**PROBLEM STATEMENT:**
In the records below, find each line with "site" and copy it.

**RECORDS SHOWN:**
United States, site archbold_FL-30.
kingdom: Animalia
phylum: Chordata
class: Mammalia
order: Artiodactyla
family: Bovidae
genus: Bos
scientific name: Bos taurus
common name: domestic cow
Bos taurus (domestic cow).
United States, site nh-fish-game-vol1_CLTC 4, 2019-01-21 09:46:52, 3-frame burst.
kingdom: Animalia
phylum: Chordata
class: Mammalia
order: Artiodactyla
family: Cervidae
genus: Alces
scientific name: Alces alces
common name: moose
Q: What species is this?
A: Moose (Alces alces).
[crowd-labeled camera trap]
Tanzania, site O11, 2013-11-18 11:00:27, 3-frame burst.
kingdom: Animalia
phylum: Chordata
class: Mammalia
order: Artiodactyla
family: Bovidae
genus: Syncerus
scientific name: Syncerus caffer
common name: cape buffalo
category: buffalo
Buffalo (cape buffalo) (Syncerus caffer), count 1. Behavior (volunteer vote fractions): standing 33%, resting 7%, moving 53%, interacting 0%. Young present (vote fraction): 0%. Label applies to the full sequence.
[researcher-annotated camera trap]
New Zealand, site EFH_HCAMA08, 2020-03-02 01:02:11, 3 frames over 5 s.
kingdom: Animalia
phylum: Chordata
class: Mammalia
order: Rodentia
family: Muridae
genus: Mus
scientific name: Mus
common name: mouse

**OUTPUT FOR THIS EXERCISE:**
United States, site archbold_FL-30.
United States, site nh-fish-game-vol1_CLTC 4, 2019-01-21 09:46:52, 3-frame burst.
Tanzania, site O11, 2013-11-18 11:00:27, 3-frame burst.
New Zealand, site EFH_HCAMA08, 2020-03-02 01:02:11, 3 frames over 5 s.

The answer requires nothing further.